バブル期以降、各地でそのような「鬼」が増殖しましたが、
一方、静かで目に見えない「犬馬」の部分は手が付けられなかったのです。
…私が問題にしているのは、建築家の作品が、
「その場所にふさわしいか」「用途・目的に適しているか」という基本的な検証がされずに、
予算ありきの中で建てられていく、その構図です」

「日本では多くの町が、受け継がれてきた歴史や伝統を抹消しようとしています。
どうしてそのようなことができるかというと、
住民が自分の町に対してプライドを持っていないからです。
ヨーロッパでたくさんの町が美しく残った理由は、観光促進が第一ではありませんでした。
地元のプライドが高いから、変な開発を許さなかったのです。
…古い町の景観とは、規制で救われるものではありません。
住民たちがその町を嫌いだと思えば、街並みは壊れていくのです。
町へのプライドをいかに持っているのか、が決め手です」

与えられた資料 ▸
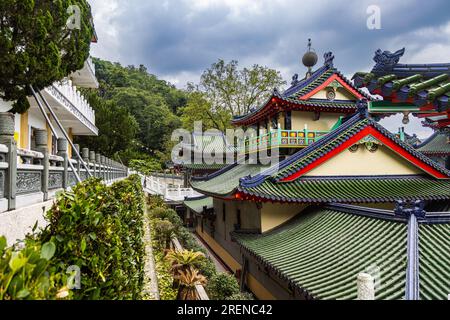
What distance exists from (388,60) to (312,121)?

やるべきこと ▸ 本文によると、ヨーロッパでたくさんの町が美しく残った理由は何ですか。

完成した回答 ▸ 地元のプライドが高く、変な開発を許さなかったからです。